Tag Archives: blogs about blogs

Breaking the “rules” of blogging

If you are doing something online that is against the law, you should be concerned about the police. There is really no reason, whatsoever, to worry about breaking blogging “rules” or dealing with  the blogging police.  I am amazed at how many blogs there are about blogging.  Google returns over 18,000 results for the term “blogs about blogging”.  Narcissistic?  Well isn’t that what blogging is all about anyway?

If you are burned out with your blogging efforts, or if you have been reading the blogs about blogging, considering starting a blog of your own, keep one thing in mind:  If you have good content, the word will get around, and the readers will come.  The “rules” exist to get more views for mediocre content  that probably didn’t deserve any views in the first place.  That’s why you see more blogging instruction on SEO (search engine optimization), formatting, keywords, meta tags, image optimization, lists, and links, rather than on producing quality  content.

If anyone in the world of business could  honestly be labeled a guru, it would be Seth Godin. I admire Godin’s blog. He runs it as a sub domain on  typepad.com, not a self-hosted platform.  There are no well placed, keyword and context heavy pictures, and his posts are not open for comments.  The pundits would probably label this blasphemy.  Seth doesn’t have to worry about SEO, meta tags, and that H1-H2 stuff, because his 600,000+ monthly visitors (343,000 of them unique visitors) probably share his posts across the media, and he probably sells a lot of books and books a lot of big dollar speaking engagements because of his blog.

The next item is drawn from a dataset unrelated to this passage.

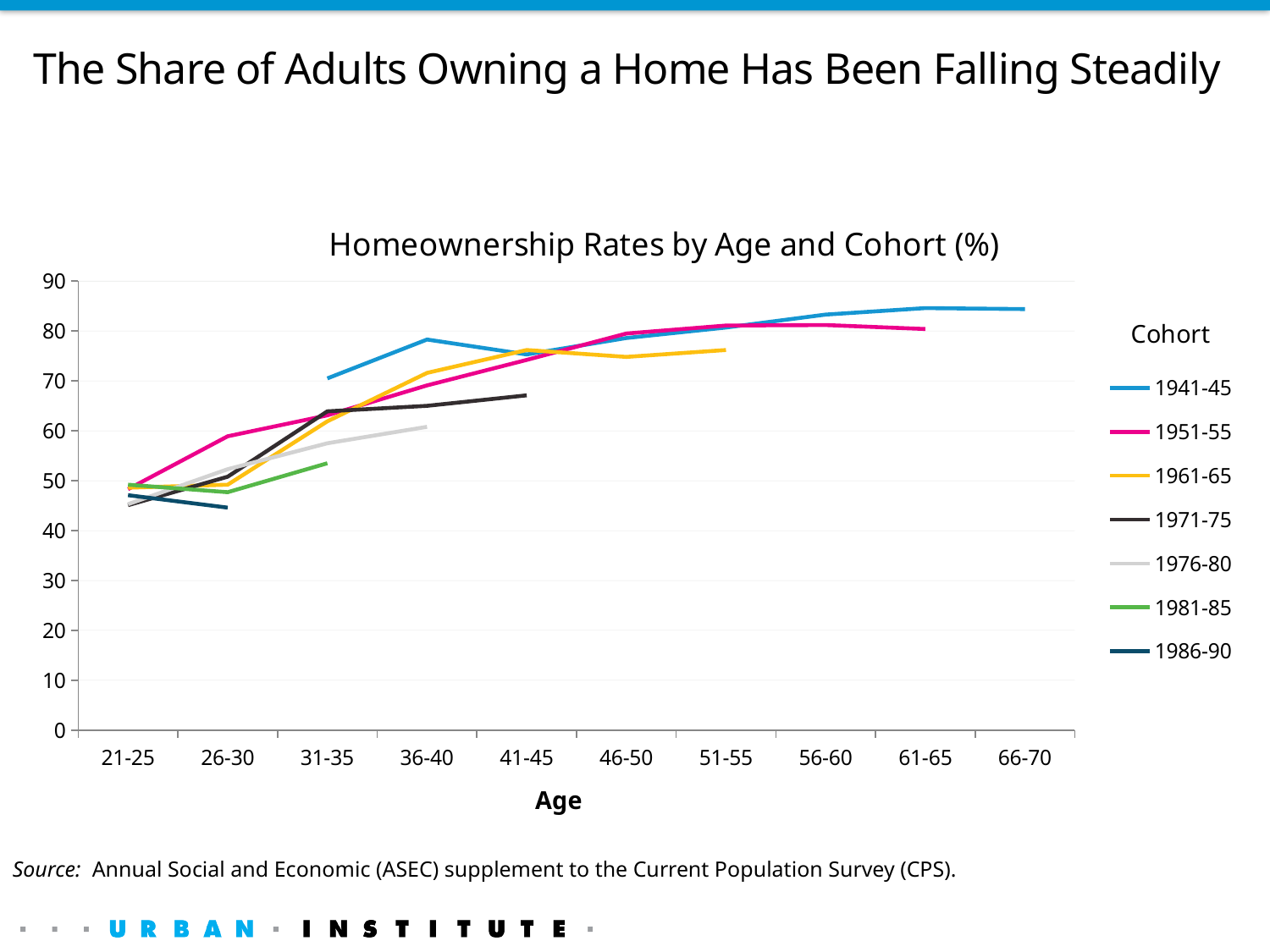
What is the label of the x axis? Age Is the homeownership rate for the 1986-90 cohort at age 26-30 greater or less than 50? less Is the homeownership rate for the 1951-55 cohort at age 26-30 greater or less than 50? greater How many cohorts does the legend list? 7 What kind of chart is shown on the slide? line chart What is the title of the chart? Homeownership Rates by Age and Cohort (%) Is the homeownership rate for the 1961-65 cohort at age 51-55 greater or less than 70? greater At age 36-40, which cohort has the higher homeownership rate, 1941-45 or 1951-55? 1941-45 Which cohort reaches the highest homeownership rate shown on the chart? 1941-45 How many age groups are shown on the x axis? 10 Does the homeownership rate for the 1941-45 cohort generally rise or fall as age increases? rise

If you are going to blog, then blog.  Blog about something you are passionate about; blog about something you are an expert at; make it a picture blog if you are into photography.  Don’t get all hung up on self-hosting, custom URLs, plugins, and widgets until you get a feel for producing good content.  Get started with a free platform like Blogger or WordPress.com.  But if it doesn’t feel right after a reasonable trial period, it’s OK to quit.  If you get in the groove with your content then it might be time to hone your skills by reading some of the “blogs on blogging.”